Global Warming and Climate Change

These posts are my take on issues related to the science of climate change and global warming.  I have M. S. and B. S. degrees in meteorology, worked as a meteorologist for over 40 years, was certified as a consulting meteorologist and worked on relevant projects that give me sufficient background to have credible arguments.  Note that these posts concentrate on the science of whether there is a problem.  Posts on the Regional Greenhouse Gas Initiative are in a separate category.
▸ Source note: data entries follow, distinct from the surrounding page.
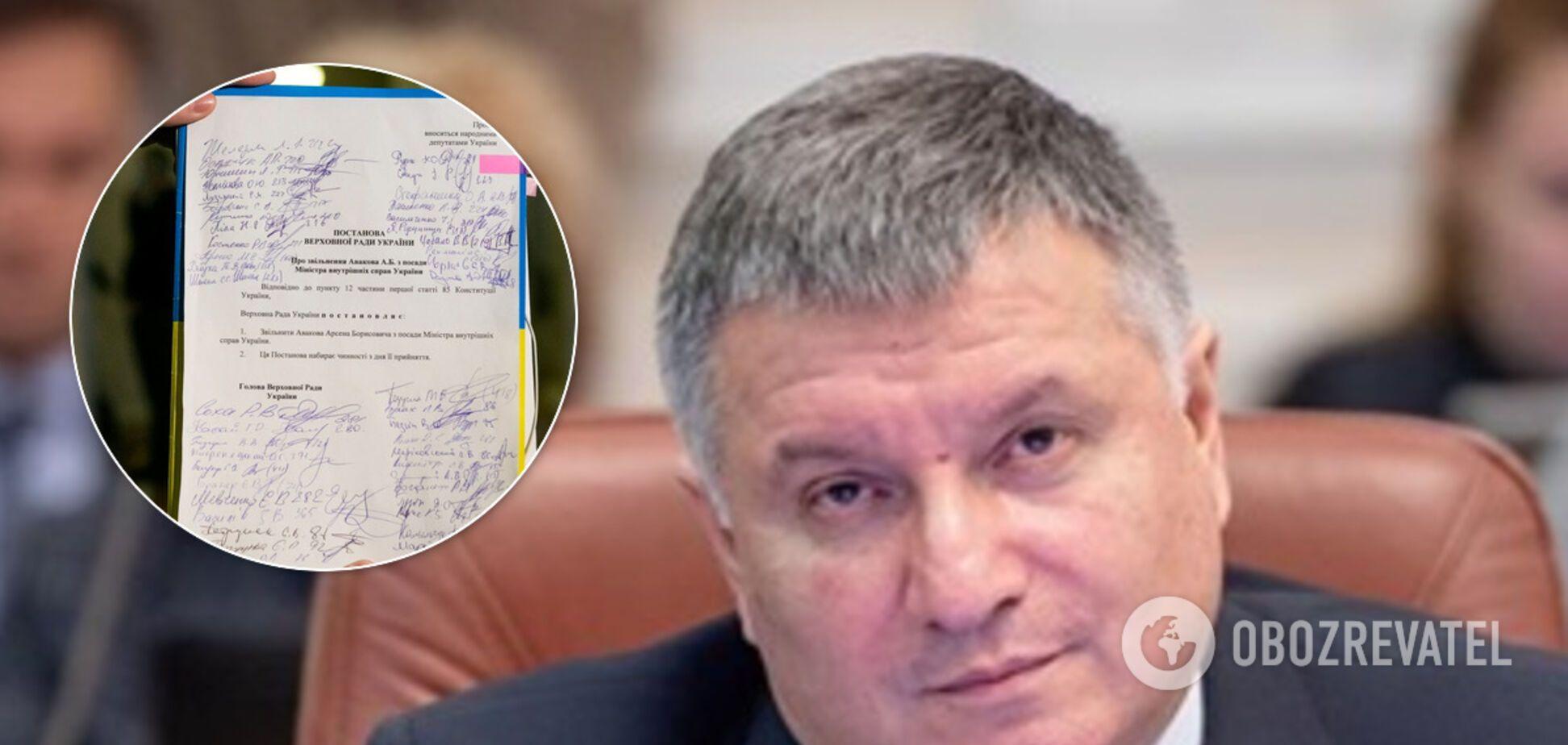 В Раде потребовали отставки Авакова: он ответил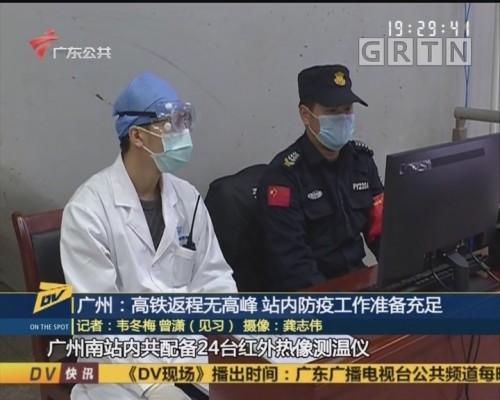 (DV现场)广州:高铁返程无高峰 站内防疫工作准备充足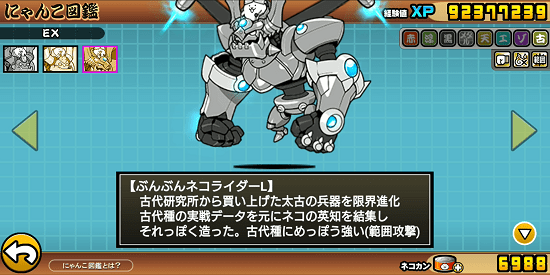 にゃんこ大戦争 ex最強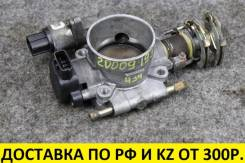 Контрактная дроссельная заслонка Subaru. EJ20. 1мод. Оригинал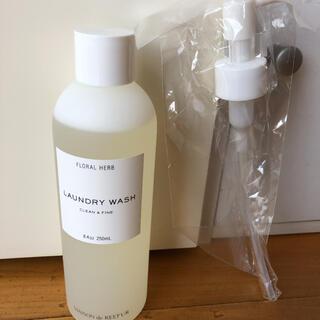 メゾンドフルール(Maison de FLEUR)のメゾンドフルール ランドリーウォッシュ スプレー付き(洗剤/柔軟剤)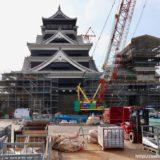 特別公開 第1弾が始まった熊本城天守閣に行ってきました!
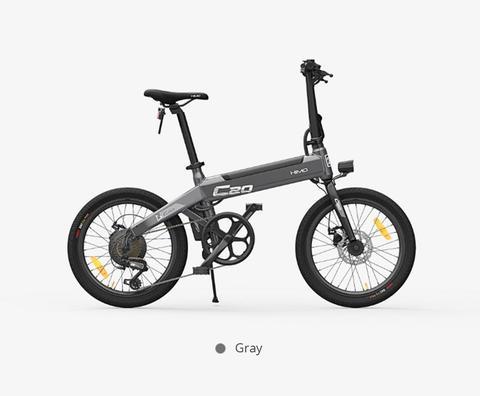 Электровелосипед Xiaomi Himo C20 Gray (Серый)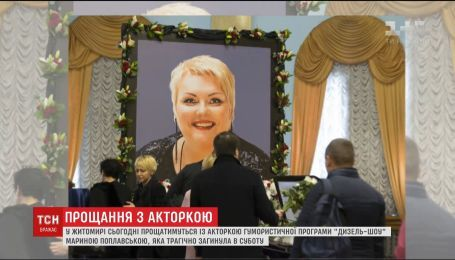 В музыкальном драмтеатре Житомира будут прощаться с актрисой Мариной Поплавской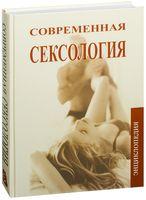 Современная сексология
Esteemed climate scientist Richard Lindzen concluded a presentation (here) with this description of the climate system:

I haven’t spent much time on the details of the science, but there is one thing that should spark skepticism in any intelligent reader. The system we are looking at consists in two turbulent fluids interacting with each other. They are on a rotating planet that is differentially heated by the sun. A vital constituent of the atmospheric component is water in the liquid, solid and vapor phases, and the changes in phase have vast energetic ramifications. The energy budget of this system involves the absorption and reemission of about 200 watts per square meter. Doubling CO2 involves a 2% perturbation to this budget. So do minor changes in clouds and other features, and such changes are common. In this complex multifactor system, what is the likelihood of the climate (which, itself, consists in many variables and not just globally averaged temperature anomaly) is controlled by this 2% perturbation in a single variable? Believing this is pretty close to believing in magic. Instead, you are told that it is believing in ‘science.’ Such a claim should be a tip-off that something is amiss. After all, science is a mode of inquiry rather than a belief structure.